▸ What this task involves:
Output the listing from the line with "What is the" through the end of the listing as a two-column CSV with the columns item_text and response. Use one row per entry, and put each value in a single quoted field with its line breaks replaced by spaces.

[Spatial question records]
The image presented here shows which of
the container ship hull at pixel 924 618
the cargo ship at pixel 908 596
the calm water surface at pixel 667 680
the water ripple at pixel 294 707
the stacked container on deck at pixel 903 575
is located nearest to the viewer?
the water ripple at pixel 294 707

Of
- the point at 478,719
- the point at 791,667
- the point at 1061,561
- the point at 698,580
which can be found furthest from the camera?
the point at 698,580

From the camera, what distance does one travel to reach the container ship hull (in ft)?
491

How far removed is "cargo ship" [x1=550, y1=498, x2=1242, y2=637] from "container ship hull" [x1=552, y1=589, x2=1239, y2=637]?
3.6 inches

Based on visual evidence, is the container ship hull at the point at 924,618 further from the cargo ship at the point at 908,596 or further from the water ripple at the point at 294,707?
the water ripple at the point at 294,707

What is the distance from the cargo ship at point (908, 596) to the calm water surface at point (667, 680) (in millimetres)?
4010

▸ Response to this exercise:
item_text,response
"What is the distance from the cargo ship at point (908, 596) to the calm water surface at point (667, 680) (in millimetres)?","4010"